Do not skip the ginger wine though - it elevates the one-bowl wonder to another level as it perfumes the piping-hot soup.
While not the most healthy choice, she also suggests deep-frying the fish bones till golden brown, for an extra tasty pot of soup. The fish slices can also be cooked in an air fryer or coated with cornflour and deep-fried.
Ms Wong is a culinary force in the kitchen, whipping up dishes such as char siew with a kecap manis glaze, tom yam steamed fish, kong bak bao and nasi lemak.
She also makes chiffon cake and Nonya kueh with blue pea flowers from her garden.
Recipes picked up from her Hainanese mother-in-law include chicken rice and braised duck.
She likens cooking to a chemistry class and enjoys experimenting with different ingredients and flavours. It also helps, of course, that her lush garden grows kale, turmeric, kaffir limes, chilli padi and pandan leaves.
She and her husband, who is 56 and a senior manager at the National University of Singapore, have three daughters, aged 22 to 26.
The youngest, a foodie, helps to plate her dishes and posts pictures of them on Instagram.
She adds: "When you see happy faces and empty bowls, you feel very satisfied and motivated to cook."
SLICED FISH BEE HOON SOUP
INGREDIENTS
- 500g snakehead, sliced and dried with kitchen towel
- 1/2 tsp salt
FOR THE SOUP
- 4 Tbs cooking oil
- 500g snakehead bones, washed and dried with kitchen towel
- 4 pieces of spring onions (white part only)
- 3cm ginger, skin removed and thinly sliced
- 3 pieces of coriander roots (washed)
- 80g soya beans (soaked in hot water for about 30 minutes or until soft)
- 1 onion, peeled and quartered
- 4 garlic cloves, skin removed and halved
- 1.5 litres water
- 4 stalks of Chinese lettuce
- 1 packet of enoki mushrooms or mushroom of choice
- 600g fresh thick bee hoon
- 1 to 2 Tbs salt
- 4 Tbs fish sauce
- 6 Tbs full cream evaporated milk (optional)
FOR THE GARNISH
- 1 tomato, cut into eight wedges
- Coriander leaves
- Ginger wine to taste (from Chinese medical halls)
- White pepper to taste
- 2 to 3 chilli padi, sliced
- 20ml fish sauce
- 20ml soya sauce
METHOD
1. Marinate the fish slices in salt and set aside in the refrigerator for at least one hour.
2. To make the soup: Select "bake" mode on the pressure cooker.
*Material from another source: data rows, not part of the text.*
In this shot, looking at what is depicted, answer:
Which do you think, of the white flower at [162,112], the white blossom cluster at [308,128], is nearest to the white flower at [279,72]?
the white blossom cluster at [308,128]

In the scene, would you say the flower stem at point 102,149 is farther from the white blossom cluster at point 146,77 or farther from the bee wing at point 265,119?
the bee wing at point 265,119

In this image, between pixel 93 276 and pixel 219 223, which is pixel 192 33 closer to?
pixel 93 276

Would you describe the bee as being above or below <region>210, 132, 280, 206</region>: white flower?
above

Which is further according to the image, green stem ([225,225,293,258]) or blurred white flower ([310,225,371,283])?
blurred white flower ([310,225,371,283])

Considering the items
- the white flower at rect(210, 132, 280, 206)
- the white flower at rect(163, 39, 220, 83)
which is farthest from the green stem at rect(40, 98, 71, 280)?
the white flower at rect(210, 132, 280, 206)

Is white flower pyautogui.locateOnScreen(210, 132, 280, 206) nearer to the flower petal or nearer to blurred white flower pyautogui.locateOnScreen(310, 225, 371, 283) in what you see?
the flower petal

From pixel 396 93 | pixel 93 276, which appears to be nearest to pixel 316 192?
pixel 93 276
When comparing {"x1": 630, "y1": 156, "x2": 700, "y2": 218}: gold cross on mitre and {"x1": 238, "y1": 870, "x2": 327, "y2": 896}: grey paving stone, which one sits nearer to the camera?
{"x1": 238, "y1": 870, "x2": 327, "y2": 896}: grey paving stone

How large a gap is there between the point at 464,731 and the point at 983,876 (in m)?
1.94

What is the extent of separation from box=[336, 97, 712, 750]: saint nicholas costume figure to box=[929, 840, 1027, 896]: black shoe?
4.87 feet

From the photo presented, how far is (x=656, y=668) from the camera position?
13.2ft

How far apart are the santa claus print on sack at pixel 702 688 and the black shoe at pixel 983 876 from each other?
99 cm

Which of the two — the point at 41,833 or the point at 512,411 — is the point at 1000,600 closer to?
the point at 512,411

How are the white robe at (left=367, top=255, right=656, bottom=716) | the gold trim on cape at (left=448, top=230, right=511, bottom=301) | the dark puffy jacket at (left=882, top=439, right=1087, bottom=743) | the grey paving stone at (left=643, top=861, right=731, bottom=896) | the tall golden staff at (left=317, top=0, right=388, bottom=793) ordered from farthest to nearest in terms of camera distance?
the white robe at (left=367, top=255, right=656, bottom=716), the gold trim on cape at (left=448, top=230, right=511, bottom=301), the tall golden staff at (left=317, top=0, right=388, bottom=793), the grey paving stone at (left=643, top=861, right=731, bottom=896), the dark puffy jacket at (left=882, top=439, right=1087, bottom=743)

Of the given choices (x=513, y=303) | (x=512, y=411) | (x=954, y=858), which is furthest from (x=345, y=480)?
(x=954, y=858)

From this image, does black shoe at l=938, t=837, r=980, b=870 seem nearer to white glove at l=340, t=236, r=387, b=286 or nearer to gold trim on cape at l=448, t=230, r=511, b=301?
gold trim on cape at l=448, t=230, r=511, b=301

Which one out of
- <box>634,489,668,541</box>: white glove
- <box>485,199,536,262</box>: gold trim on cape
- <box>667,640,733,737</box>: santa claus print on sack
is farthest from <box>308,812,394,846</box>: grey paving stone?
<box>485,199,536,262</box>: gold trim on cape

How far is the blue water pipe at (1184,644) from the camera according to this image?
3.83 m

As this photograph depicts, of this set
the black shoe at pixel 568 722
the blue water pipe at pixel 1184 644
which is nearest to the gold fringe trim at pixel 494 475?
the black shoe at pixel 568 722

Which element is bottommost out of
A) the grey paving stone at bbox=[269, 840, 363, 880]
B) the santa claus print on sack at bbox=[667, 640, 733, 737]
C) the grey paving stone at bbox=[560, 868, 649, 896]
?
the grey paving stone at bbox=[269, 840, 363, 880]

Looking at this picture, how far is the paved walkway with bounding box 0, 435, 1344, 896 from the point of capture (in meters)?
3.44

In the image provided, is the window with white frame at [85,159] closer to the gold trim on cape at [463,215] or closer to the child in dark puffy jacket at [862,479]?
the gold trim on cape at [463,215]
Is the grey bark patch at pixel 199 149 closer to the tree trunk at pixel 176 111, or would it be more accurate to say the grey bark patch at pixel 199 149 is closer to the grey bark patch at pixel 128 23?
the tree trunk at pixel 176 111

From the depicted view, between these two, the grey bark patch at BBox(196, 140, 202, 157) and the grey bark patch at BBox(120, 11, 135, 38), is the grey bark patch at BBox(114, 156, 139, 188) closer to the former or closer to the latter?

Pour cooking oil into the pot and add fish bones. Fry the bones for a few minutes until slightly brown.
3. Add all the other ingredients for the soup. Then change the mode to "chicken" and set to cook for one hour. After one hour, leave soup in the pot under "keep warm" mode, until ready to eat. If you do not have a pressure cooker, you can cook the soup over the stove for two to three hours.
4. Bring another pot of water to a boil and blanch the Chinese lettuce, enoki mushroom and thick bee hoon. Set aside.
5. Strain the soup into another pot and discard ingredients in the strainer.
6. With a ladle, skim off the layer of oil at the top of the soup.
7. Bring soup to a boil and season with salt, fish sauce and evaporated milk.
8. Cook the fish slices for a few minutes in the soup and set aside.
9. To assemble: Place the bee hoon in a noodle strainer. Dip the bee hoon into the boiling soup several times before portioning into four bowls.
10. Divide the fish, Chinese lettuce, enoki mushroom, tomatoes and coriander leaves among the four bowls.
11. Scoop the hot soup into each bowl. Add a dash of ginger wine and white pepper to each bowl.
12. Divide the chilli padi among four saucers and add one part of fish sauce to one part of soya sauce.
13. Serve the fish bee hoon soup hot with the chilli dip.